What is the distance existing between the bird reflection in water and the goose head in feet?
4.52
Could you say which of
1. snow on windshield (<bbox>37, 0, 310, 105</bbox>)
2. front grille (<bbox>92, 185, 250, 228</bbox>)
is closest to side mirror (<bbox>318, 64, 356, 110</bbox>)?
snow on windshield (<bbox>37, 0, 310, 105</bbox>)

**Challenge:**
Copy the material from the line that contains "Could you say which of" through the end, both ends included, and swap "front grille" for "front bumper". Leave everything else unchanged.

**Solution to the exercise:**
Could you say which of
1. snow on windshield (<bbox>37, 0, 310, 105</bbox>)
2. front bumper (<bbox>92, 185, 250, 228</bbox>)
is closest to side mirror (<bbox>318, 64, 356, 110</bbox>)?
snow on windshield (<bbox>37, 0, 310, 105</bbox>)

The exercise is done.